Data preservation actively follows up with evidence searching phase. The process involves surveying data location around the MRU files and locations where the timeline of crime matches the timeline of the incident. This may start with a survey of common locations based on the type of incident if one is known. For example, if we are investigating Web-browsing habits, we will look at the Web browser cache, history file, and bookmarks as shown by the registry viewer under the most recently used registry changes in the changeLog. a Linux intrusion would consist of signs of a root-kit or new user accounts.evidence search would only act to confirm or refute the hypothesis formed by the initial reports about the crime.

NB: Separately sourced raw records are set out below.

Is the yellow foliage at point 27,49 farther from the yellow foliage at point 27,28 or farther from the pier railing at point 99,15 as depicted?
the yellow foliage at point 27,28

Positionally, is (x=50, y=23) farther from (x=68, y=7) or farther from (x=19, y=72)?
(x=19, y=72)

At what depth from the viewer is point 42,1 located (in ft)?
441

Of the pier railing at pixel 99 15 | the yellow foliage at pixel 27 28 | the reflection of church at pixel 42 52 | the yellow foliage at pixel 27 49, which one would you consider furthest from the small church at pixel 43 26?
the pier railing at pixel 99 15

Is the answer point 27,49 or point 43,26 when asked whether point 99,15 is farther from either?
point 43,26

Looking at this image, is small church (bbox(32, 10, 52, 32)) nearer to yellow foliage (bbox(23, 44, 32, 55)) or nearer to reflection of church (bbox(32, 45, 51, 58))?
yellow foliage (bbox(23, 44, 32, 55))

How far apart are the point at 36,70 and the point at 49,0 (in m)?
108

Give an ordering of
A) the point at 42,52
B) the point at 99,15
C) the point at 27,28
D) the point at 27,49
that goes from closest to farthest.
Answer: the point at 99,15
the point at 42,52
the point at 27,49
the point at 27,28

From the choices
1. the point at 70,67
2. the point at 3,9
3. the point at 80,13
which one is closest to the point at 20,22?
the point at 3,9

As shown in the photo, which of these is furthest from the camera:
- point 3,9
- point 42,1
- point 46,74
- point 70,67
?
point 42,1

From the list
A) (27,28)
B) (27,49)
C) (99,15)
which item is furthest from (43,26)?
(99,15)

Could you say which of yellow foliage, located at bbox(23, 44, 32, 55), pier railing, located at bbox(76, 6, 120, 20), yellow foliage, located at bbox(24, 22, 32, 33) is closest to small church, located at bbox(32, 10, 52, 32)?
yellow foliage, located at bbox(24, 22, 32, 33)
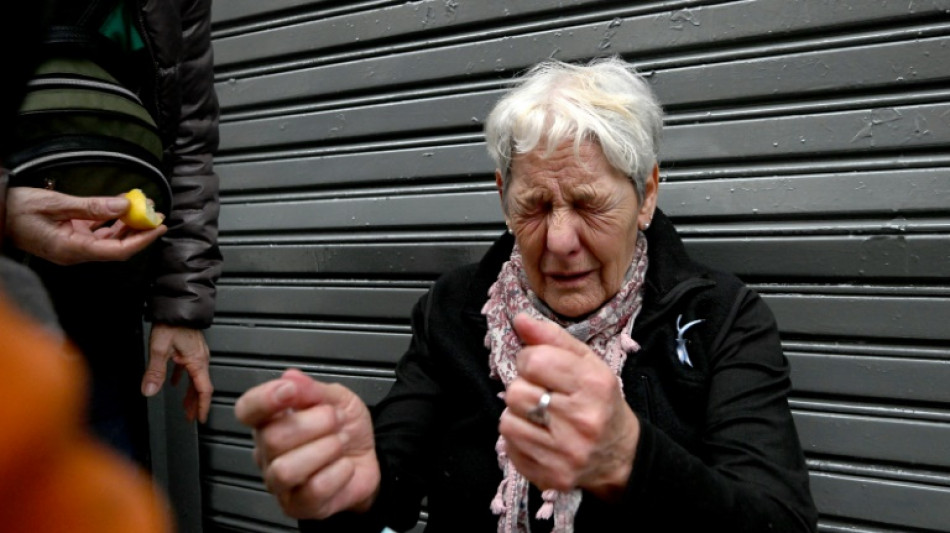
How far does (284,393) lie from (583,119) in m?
1.11

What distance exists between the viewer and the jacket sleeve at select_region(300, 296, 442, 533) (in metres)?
1.87

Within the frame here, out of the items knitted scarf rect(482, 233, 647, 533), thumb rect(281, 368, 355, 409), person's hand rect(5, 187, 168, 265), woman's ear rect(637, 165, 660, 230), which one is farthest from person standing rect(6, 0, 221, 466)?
woman's ear rect(637, 165, 660, 230)

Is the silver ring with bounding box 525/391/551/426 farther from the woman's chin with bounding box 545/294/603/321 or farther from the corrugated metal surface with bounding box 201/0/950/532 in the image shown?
the corrugated metal surface with bounding box 201/0/950/532

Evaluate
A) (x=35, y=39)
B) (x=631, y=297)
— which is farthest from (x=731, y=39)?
(x=35, y=39)

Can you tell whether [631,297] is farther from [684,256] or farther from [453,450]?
[453,450]

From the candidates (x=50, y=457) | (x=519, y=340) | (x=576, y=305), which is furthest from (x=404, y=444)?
(x=50, y=457)

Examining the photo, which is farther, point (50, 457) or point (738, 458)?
point (738, 458)

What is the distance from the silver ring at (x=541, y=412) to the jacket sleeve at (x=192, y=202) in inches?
55.3

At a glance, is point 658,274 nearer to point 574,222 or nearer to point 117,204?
point 574,222

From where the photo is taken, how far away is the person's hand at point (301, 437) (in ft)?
4.47

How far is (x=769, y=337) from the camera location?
2064 mm

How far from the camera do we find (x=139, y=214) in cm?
203

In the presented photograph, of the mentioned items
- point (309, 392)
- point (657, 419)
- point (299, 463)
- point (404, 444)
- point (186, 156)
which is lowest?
point (404, 444)

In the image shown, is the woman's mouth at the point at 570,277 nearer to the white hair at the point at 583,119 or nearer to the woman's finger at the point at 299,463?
the white hair at the point at 583,119
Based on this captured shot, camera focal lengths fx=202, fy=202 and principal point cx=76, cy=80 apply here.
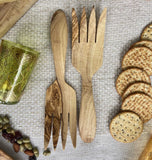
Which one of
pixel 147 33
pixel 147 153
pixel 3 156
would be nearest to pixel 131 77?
pixel 147 33

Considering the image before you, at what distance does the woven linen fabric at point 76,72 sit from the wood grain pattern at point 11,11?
24 millimetres

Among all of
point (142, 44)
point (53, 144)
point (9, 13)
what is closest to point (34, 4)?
point (9, 13)

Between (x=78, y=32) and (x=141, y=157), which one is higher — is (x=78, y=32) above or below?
above

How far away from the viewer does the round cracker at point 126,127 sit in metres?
0.71

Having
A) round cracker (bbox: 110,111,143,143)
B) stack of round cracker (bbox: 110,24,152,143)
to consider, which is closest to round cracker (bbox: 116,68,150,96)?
stack of round cracker (bbox: 110,24,152,143)

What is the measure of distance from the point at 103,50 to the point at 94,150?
0.37 m

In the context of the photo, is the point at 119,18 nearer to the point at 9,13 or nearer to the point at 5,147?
the point at 9,13

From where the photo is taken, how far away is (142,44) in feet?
2.27

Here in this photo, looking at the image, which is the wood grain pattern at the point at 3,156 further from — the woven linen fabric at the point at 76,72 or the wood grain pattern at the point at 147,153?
the wood grain pattern at the point at 147,153

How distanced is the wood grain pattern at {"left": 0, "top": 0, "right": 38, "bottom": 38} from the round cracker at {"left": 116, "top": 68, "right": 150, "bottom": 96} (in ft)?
1.30

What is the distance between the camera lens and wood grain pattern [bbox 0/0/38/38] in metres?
0.67

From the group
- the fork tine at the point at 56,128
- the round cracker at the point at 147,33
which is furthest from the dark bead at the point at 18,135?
the round cracker at the point at 147,33

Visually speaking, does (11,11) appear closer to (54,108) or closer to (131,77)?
(54,108)

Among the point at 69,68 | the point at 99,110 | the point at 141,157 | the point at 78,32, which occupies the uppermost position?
the point at 78,32
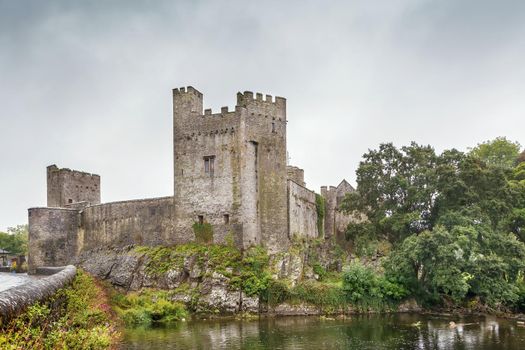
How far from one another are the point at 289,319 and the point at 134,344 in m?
12.5

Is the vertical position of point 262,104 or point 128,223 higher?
point 262,104

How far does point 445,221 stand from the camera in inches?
1638

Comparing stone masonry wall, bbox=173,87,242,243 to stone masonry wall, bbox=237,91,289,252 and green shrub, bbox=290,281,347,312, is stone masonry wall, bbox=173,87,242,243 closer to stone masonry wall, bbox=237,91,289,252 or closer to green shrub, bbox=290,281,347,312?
stone masonry wall, bbox=237,91,289,252

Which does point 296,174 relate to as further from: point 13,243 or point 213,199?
point 13,243

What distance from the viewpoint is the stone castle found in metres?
46.3

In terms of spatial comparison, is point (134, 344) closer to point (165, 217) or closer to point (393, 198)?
point (165, 217)

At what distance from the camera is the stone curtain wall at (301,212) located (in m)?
49.0

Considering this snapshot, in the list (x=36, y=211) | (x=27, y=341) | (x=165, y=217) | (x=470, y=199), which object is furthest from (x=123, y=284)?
(x=27, y=341)

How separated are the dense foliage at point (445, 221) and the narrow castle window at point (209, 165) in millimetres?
11286

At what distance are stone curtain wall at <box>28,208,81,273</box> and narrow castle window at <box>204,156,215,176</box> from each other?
1426 centimetres

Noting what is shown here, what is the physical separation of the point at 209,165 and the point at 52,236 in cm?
1632

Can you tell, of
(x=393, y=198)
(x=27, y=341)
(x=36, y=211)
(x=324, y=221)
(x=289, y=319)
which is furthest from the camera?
(x=324, y=221)

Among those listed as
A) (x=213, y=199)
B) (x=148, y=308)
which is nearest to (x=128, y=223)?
(x=213, y=199)

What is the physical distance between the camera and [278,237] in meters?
46.8
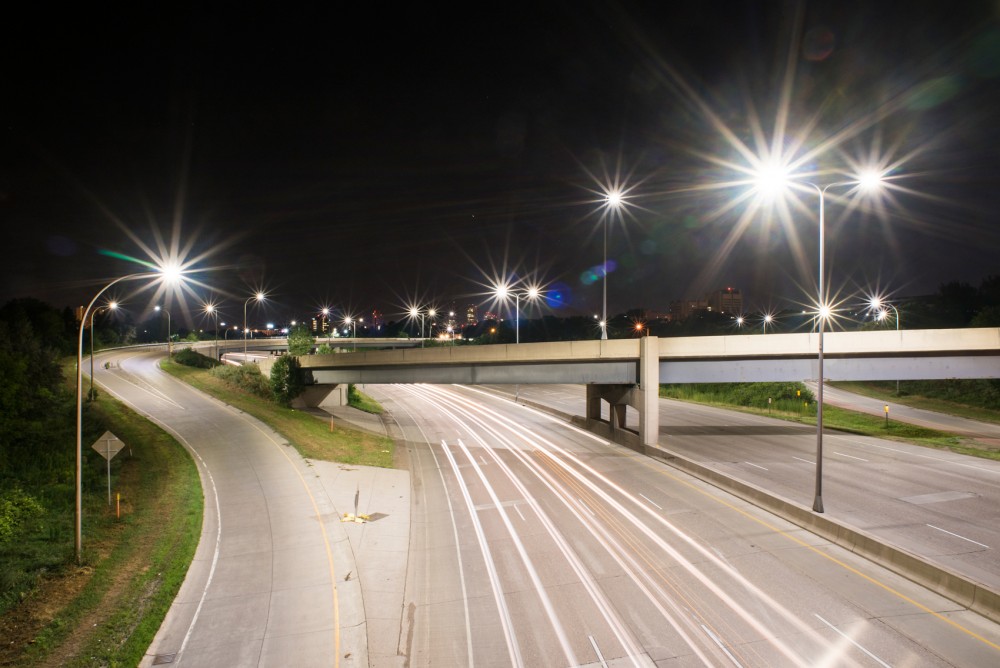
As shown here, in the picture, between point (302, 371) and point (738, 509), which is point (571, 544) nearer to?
point (738, 509)

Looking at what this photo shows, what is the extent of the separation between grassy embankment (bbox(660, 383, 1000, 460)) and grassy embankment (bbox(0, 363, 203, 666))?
38429 millimetres

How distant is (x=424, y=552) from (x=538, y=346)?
61.3ft

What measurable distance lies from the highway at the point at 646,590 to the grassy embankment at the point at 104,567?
628 centimetres

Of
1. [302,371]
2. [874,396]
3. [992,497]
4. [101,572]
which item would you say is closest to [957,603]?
[992,497]

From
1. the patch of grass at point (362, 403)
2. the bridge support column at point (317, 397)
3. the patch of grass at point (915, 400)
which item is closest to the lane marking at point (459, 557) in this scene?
the bridge support column at point (317, 397)

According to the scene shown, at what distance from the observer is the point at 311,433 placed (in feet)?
111

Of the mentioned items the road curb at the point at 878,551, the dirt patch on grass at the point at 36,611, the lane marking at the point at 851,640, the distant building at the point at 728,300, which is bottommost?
the dirt patch on grass at the point at 36,611

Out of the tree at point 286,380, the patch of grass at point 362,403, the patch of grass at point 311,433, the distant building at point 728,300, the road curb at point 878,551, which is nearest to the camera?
the road curb at point 878,551

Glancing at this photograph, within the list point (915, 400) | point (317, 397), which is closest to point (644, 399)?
point (317, 397)

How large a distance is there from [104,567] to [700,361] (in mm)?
Answer: 29634

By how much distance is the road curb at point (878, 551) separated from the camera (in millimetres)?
11516

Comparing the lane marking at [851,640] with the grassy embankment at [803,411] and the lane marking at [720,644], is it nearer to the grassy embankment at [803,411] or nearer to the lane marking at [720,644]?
the lane marking at [720,644]

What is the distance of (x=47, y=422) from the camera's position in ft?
→ 98.2

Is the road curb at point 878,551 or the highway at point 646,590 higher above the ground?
the road curb at point 878,551
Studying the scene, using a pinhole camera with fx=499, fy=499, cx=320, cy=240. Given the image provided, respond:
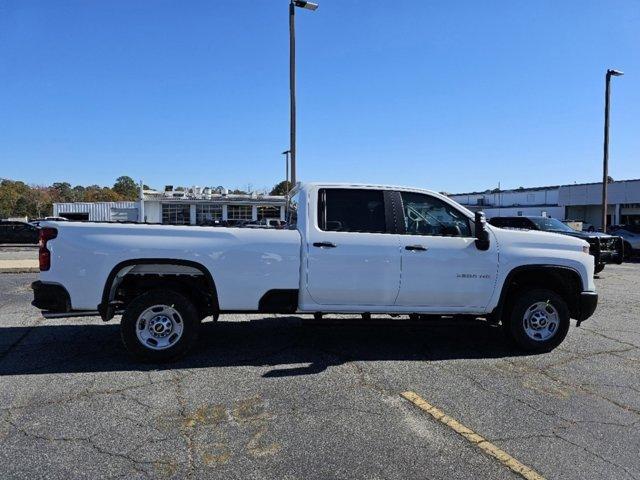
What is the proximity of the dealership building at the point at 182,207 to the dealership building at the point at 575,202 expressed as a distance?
24903mm

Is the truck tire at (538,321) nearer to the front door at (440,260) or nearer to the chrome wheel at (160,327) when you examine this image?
the front door at (440,260)

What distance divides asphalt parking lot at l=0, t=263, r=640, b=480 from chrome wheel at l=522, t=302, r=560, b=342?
276 millimetres

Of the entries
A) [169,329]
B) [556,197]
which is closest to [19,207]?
[556,197]

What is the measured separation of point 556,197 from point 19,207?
83631 mm

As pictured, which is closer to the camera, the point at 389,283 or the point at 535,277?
the point at 389,283

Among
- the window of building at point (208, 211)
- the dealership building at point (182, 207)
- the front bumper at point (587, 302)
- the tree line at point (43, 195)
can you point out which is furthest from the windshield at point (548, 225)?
the tree line at point (43, 195)

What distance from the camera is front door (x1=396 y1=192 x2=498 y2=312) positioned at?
578 centimetres

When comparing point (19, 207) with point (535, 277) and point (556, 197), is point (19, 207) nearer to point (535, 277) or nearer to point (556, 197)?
point (556, 197)

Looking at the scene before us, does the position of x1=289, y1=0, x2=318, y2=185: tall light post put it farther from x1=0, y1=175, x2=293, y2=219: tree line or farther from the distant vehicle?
x1=0, y1=175, x2=293, y2=219: tree line

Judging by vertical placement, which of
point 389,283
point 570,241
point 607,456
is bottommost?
point 607,456

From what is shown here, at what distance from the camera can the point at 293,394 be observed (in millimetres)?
4648

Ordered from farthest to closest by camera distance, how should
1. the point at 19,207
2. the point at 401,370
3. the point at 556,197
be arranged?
the point at 19,207 < the point at 556,197 < the point at 401,370

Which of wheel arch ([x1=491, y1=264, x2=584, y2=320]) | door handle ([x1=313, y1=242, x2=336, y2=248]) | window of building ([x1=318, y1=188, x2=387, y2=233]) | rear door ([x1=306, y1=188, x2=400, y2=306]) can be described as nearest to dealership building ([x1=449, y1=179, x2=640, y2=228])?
wheel arch ([x1=491, y1=264, x2=584, y2=320])

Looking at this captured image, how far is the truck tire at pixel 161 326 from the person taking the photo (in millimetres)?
5344
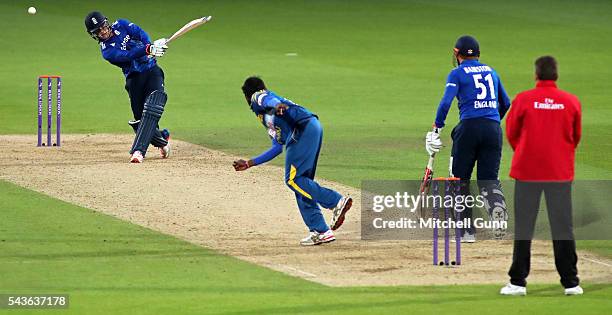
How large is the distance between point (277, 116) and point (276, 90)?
41.4ft

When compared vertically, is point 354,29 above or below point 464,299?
above

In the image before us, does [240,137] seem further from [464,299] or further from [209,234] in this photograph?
[464,299]

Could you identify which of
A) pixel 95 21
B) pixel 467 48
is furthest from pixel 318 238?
pixel 95 21

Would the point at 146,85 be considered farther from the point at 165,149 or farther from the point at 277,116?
the point at 277,116

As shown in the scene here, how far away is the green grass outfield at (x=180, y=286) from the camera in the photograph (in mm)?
11516

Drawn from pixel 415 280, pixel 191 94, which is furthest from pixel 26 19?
pixel 415 280

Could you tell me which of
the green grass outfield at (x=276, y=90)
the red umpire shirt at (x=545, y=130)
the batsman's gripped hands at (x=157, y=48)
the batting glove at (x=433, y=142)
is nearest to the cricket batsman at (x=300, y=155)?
the batting glove at (x=433, y=142)

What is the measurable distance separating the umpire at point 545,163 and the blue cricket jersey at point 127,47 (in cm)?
853

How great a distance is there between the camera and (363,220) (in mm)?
15539

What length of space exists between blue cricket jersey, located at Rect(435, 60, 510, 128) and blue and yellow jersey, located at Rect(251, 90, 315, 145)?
1351mm

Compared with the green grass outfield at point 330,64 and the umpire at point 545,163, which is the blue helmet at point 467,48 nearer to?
the umpire at point 545,163

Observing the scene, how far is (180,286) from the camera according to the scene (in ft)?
40.5

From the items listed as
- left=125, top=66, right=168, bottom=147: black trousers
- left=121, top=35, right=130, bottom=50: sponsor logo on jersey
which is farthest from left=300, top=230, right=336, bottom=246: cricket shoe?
left=121, top=35, right=130, bottom=50: sponsor logo on jersey

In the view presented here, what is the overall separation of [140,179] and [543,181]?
24.1 ft
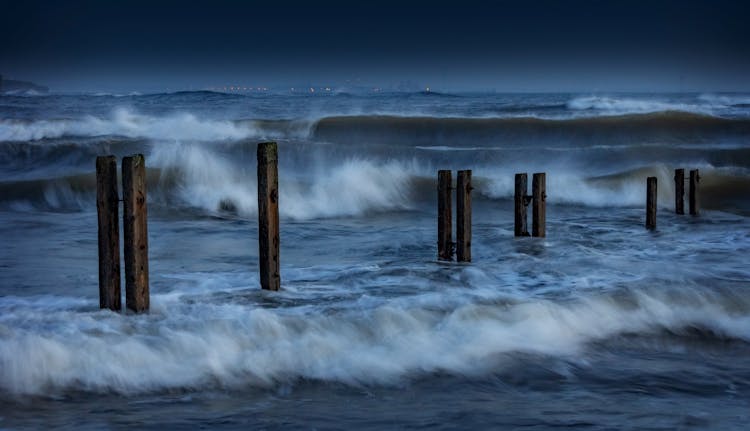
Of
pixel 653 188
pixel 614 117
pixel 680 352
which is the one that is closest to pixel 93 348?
pixel 680 352

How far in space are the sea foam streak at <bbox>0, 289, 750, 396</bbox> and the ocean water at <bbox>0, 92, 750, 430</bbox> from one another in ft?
0.08

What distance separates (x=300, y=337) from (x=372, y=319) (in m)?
0.78

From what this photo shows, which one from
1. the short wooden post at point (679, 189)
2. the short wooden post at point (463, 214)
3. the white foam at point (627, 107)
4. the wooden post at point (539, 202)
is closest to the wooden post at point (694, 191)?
the short wooden post at point (679, 189)

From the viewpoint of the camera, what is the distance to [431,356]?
7.50m

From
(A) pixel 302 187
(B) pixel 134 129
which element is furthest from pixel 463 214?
(B) pixel 134 129

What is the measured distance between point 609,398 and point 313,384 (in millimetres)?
2107

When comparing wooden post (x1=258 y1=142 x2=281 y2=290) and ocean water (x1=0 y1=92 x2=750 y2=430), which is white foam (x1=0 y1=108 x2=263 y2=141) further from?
wooden post (x1=258 y1=142 x2=281 y2=290)

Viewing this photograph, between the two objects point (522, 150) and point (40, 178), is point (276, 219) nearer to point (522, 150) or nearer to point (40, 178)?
point (40, 178)

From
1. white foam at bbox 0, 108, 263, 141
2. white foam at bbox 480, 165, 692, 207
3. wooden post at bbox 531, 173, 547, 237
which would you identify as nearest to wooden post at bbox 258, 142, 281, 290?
wooden post at bbox 531, 173, 547, 237

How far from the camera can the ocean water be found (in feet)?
21.0

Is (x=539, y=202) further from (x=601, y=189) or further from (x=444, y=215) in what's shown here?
(x=601, y=189)

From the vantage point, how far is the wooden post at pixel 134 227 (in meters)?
7.90

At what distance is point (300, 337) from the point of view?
784 cm

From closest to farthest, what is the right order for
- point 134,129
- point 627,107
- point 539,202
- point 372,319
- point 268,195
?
point 372,319
point 268,195
point 539,202
point 134,129
point 627,107
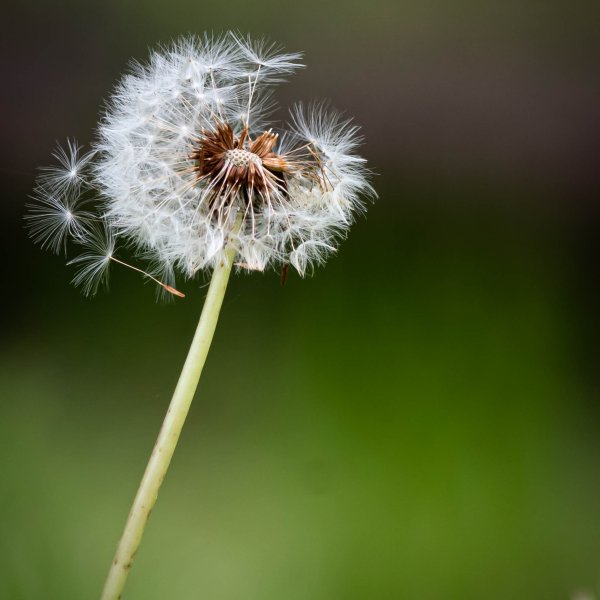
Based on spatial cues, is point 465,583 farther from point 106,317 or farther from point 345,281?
point 106,317

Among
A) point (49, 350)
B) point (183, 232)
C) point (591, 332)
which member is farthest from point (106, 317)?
point (591, 332)

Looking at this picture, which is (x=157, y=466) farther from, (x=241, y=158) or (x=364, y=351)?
(x=364, y=351)

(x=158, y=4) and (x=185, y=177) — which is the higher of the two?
A: (x=158, y=4)

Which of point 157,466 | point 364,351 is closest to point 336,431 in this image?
point 364,351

The last phase of the investigation is to use the evidence that we found and determine what events occurred in the system. Our definition of an investigation was that we are trying to answer questions about digital events in the system. During the Evidence Searching Phase, we might have found several files that violate a corporate policy or law, but that does not answer questions about events. One of the files may have been the effect of an event that downloaded it, but we should also try to determine which application downloaded it. Is there evidence that a Web browser downloaded them, or could it be from malware? After the digital event reconstruction phase, we may be able to correlate the digital events with physical events. Event reconstruction requires knowledge about the applications and the OS that is installed on the system so that you can create hypotheses based on their capabilities.